O Supremo Tribunal Federal (STF) colocou sob julgamento o Recurso Extraordinário (RE) 1.430.827, que vai definir se os estados brasileiros têm competência para autorizar a caça de espécies exóticas.
A discussão gira em torno da Lei estadual de São Paulo 17.295/2020, que autoriza o “controle populacional”, eufemismo frequentemente usado para a caça, de animais como búfalo, javali, javaporcos, tilápia, saguis e tambaquis. A justificativa apresentada é de que essas espécies representam riscos ao meio ambiente, à agricultura e à saúde pública.

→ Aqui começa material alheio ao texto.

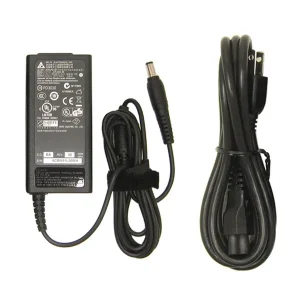 Kessil Replacement Power Supply A160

Transformar o “controle populacional” em pretexto para legalizar a caça é extremamente perigoso. O problema das espécies invasoras é, antes de tudo, uma consequência direta da ação humana. Os responsáveis por retirar essas espécies de seus habitats naturais e introduzi-las de forma irresponsável nos ecossistemas brasileiros, agora quer ‘solucionar’ o problema com balas, armadilhas e mais violência.
O relator do caso no STF, ministro Flávio Dino, destacou a relevância do tema, citando estudos que apontam o risco dessas espécies à biodiversidade. O que fica em segundo plano na discussão jurídica é o reconhecimento de que a verdadeira “invasão” partiu de atividades humanas, como o tráfico de animais, a criação comercial mal planejada e a falha em controlar híbridos como o javaporco.
Chamar um animal de ‘invasor’ é ocultar a responsabilidade humana. Esses indivíduos são vítimas de um sistema que os tratou como mercadoria e depois os descartou no ambiente. Agora, são demonizados por tentarem sobreviver em um habitat que não é o seu. A caça é uma resposta simplista, cruel e que falha em abordar a causa raiz. É uma declaração de que nossa única ferramenta para a gestão ambiental é a matança.
Alternativas éticas e eficientes
O controle populacional deve ser realizado por meio de métodos não letais. A esterilização, o resgate e a realocação para santuários, e a criação de barreiras físicas são apontadas como soluções mais complexas, porém mais éticas e sustentáveis a longo prazo.
A caça, além de ser moralmente repugnante, pode ser ecologicamente contraproducente. Ela desequilibra ainda mais o ecossistema e não garante uma redução populacional eficiente, podendo até fragmentar grupos e aumentar as taxas de reprodução.
O julgamento no STF definirá os limites dos estados em uma política que, se autorizada, institucionalizará a matança de animais como resposta a um desequilíbrio ambiental. Para o movimento de direitos animais, a Corte tem a oportunidade de rejeitar a visão retrógrada da caça como ferramenta de manejo e forçar o poder público a investir em ciência, ética e compaixão para resolver um problema que ele mesmo criou.